Installed back into the cabinet and get immediate fuse blow. No delay, immediate. So referred back to the troubleshooting guide and it says with no hi voltage, and with blow fuse, check for a short on legs 1-4 of IC4 and for a short at the HOT. Leg 1 of my new IC4 shorts to ground. Leg 1 and 3 of the HOT short to ground. I removed the HOT and the leg 1 short to ground on IC4 remains. I removed IC4 as well, and the leg 1 pad still shorts to ground, as does the corresponding pads of the HOT (pad for leg 1 and 3). I am starting to hit a wall as it now just says to look for a cause of the short in the circuit. I have checked the diode bank D19-D22 and they seem to check okay, D23 and D24 however appear to be allowing voltage both directions, but I can't tell if it is feeding back. I did not take them off the board to test.

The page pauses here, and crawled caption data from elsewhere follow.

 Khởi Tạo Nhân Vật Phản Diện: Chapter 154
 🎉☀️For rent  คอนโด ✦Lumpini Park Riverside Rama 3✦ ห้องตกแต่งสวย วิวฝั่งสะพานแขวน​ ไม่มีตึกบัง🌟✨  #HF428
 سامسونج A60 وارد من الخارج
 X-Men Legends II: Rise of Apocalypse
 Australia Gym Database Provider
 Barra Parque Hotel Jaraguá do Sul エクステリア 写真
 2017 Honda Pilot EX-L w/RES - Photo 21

At this point, I am looking at the retuning cap, c36 cut it is not shorted out. So any help or ideas would be AWESOME!
Thanks guys! and thanks for reading my first post.
grantspain:
so if you isolate the b+ to the flyback and add a 40w lamp to the b+ line as a dummy load does your fuse still blow?
joej85a:
I will have to read up more on the lightbulb test to make sure I do it properly. I have heard people refer to it, but not 100% sure on the details. I’ll get on it and get back with the results. Thanks so much!
grantspain:
any one of the poly caps and the diode around the deflection header will cause the fuse to blow immediately
using this method will prove your b+ supply is correct and there is no issue in the regulation circuit
its the first thing i do on 7000 series chassis when they come in for repair
make sure you use a anti surge fuse also
princess prin prin:
1) Suck solder off pin 2 of the flyback and make sure the pin is no longer touching the pad around it.
2) Measure resistance across pin 1 and 3 of the flyback. Zero ohm/short? If so go to 3.

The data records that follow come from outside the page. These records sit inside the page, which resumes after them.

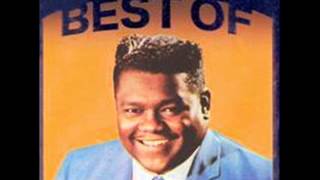 FATS DOMINO  THERE GOES MY HEART AGAIN [upl. by Pantheas]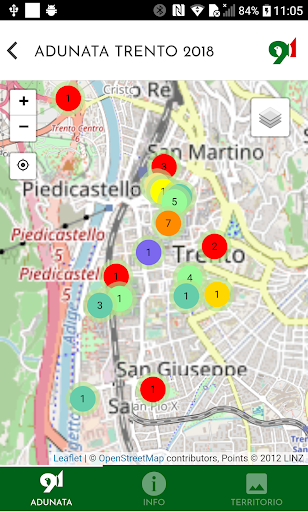 Adunata Alpini Trento 2018 Screen 3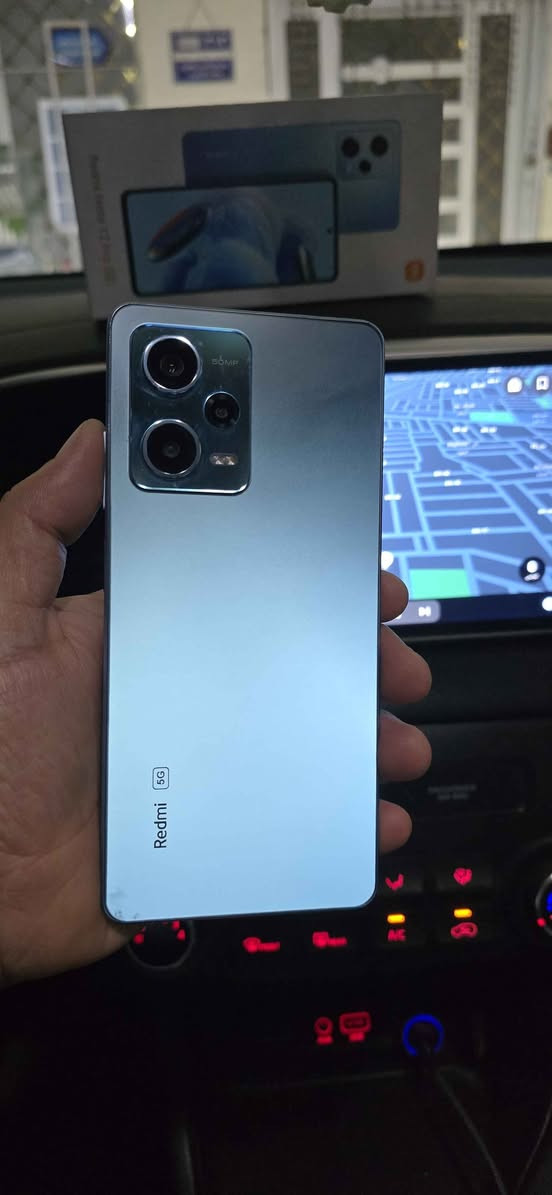 📱 للبيع Xiaomi Redmi Note 12 Pro 5G

جهاز أنيق وأداء قوي بسعر مميز 🔥

✅ شاشة AMOLED بتردد 120Hz
✅ كاميرا رئيسية 50MP مع مثبت بصري OIS
✅ شحن سريع بقوة 67W
✅ يدعم شبكة الجيل الخامس 5G
✅ ذاكرة تخزين 256GB

💰 السعر: ٢٠٠ ألف وبيه مجال بسيط
🚚 متوفر توصيل إلى جميع محافظات العراق

📞 للتواصل والاستفسار:
*********** بغداد, العراق
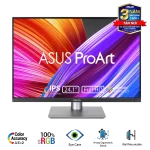 ASUS ProArt Display PA248CRV Professional Monitor - 24.1 inch, 16:10, IPS, WUXGA(1920 x 1200), 100% sRGB, ΔE < 2, Calman Verified, HDR-10, USB-C PD 96W, VESA MediaSync, Ergonomic Stand, Green Sustainability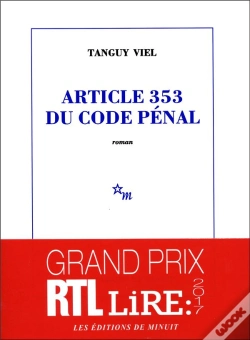 Capa do artigo Article 353 Du Code Pénal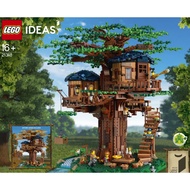 Lego 21318 ( Ready Stock ) Ideas Tree House
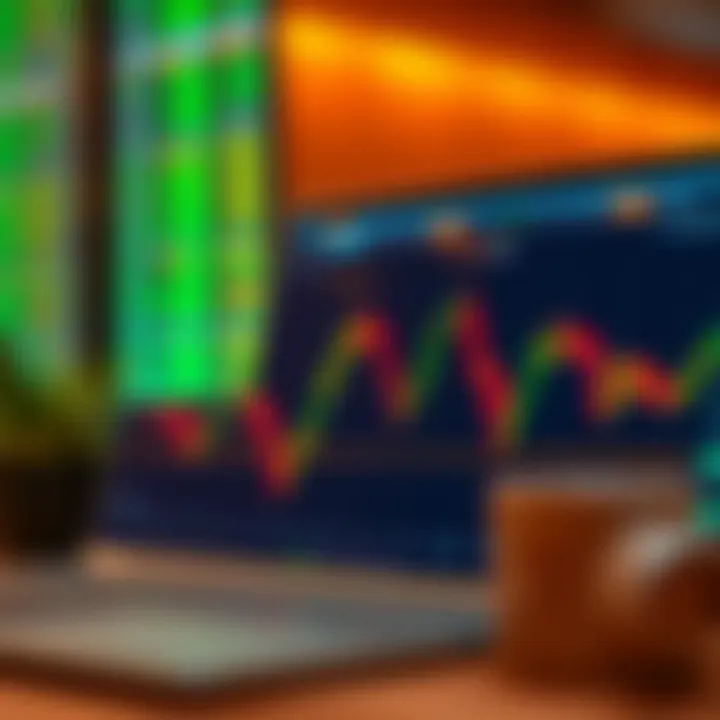 Comparison of Trading Platform Features for Beginners Graph showing the comparison of trading platform features for beginners in Pakistan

3) Suck solder off middle pin (COL) of the HOT and here too make sure the pin is no longer touching the pad around it.
4) Measure resistance across pin 1 and 3 of the flyback. Zero ohm/short? If so go to 5.
5) Desolder C36.
6) Measure resistance across pin 1 and 3 of the flyback. Zero ohm/short? If so go to 7.
7) Desolder D18 and C69 and test them out of circuit.